• Dataset items

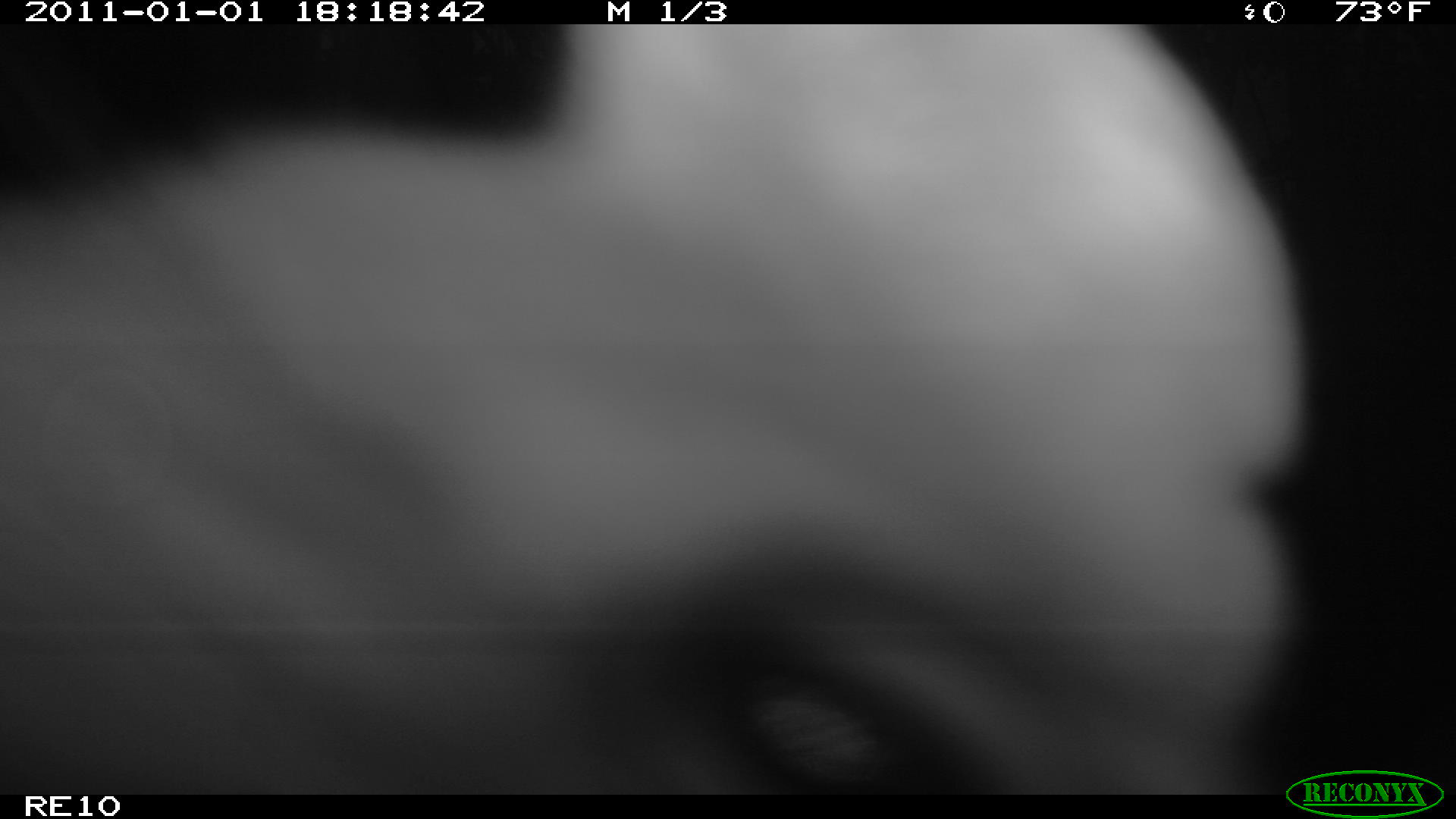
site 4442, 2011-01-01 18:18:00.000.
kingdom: Animalia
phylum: Chordata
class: Mammalia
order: Carnivora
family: Eupleridae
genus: Cryptoprocta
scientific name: Cryptoprocta ferox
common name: fossa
Cryptoprocta ferox (fossa), count 1.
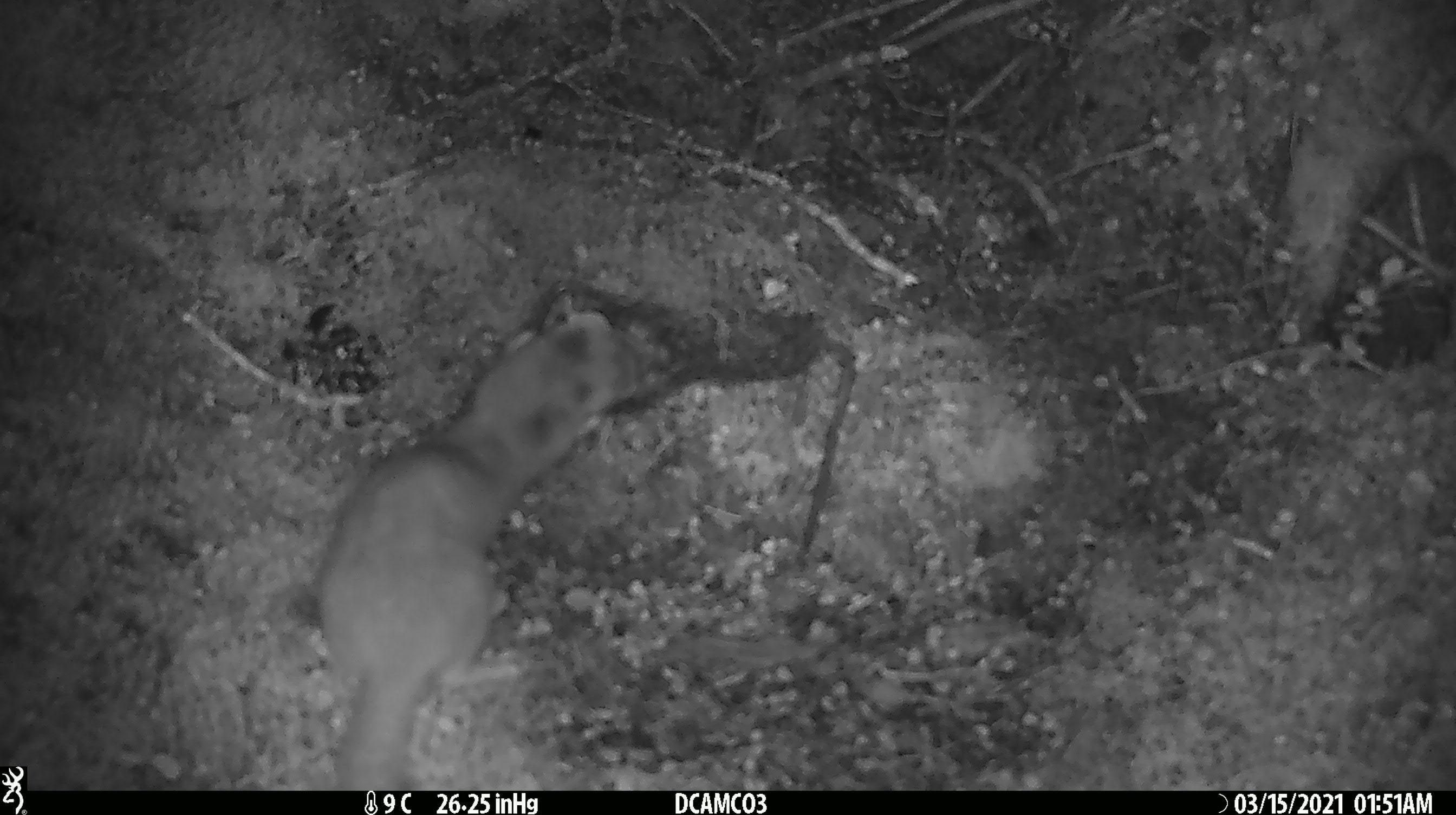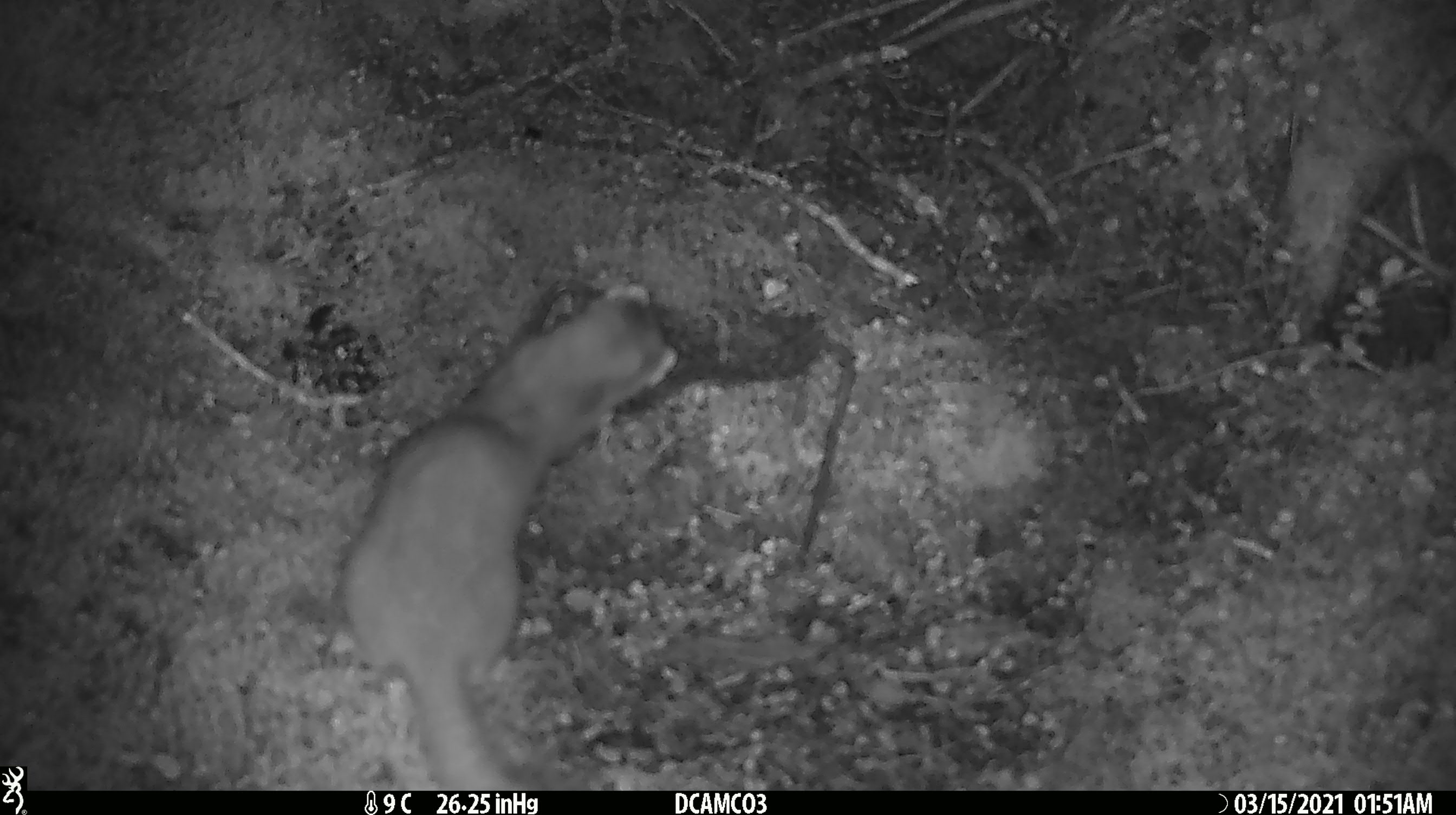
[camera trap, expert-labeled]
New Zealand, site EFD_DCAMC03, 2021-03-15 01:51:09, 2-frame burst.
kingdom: Animalia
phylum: Chordata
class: Mammalia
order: Carnivora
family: Mustelidae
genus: Mustela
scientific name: Mustela erminea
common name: stoat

• Work request
Every record above should be duplicated precisely, with the images removed.

• Response
site 4442, 2011-01-01 18:18:00.000.
kingdom: Animalia
phylum: Chordata
class: Mammalia
order: Carnivora
family: Eupleridae
genus: Cryptoprocta
scientific name: Cryptoprocta ferox
common name: fossa
Cryptoprocta ferox (fossa), count 1.
[camera trap, expert-labeled]
New Zealand, site EFD_DCAMC03, 2021-03-15 01:51:09, 2-frame burst.
kingdom: Animalia
phylum: Chordata
class: Mammalia
order: Carnivora
family: Mustelidae
genus: Mustela
scientific name: Mustela erminea
common name: stoat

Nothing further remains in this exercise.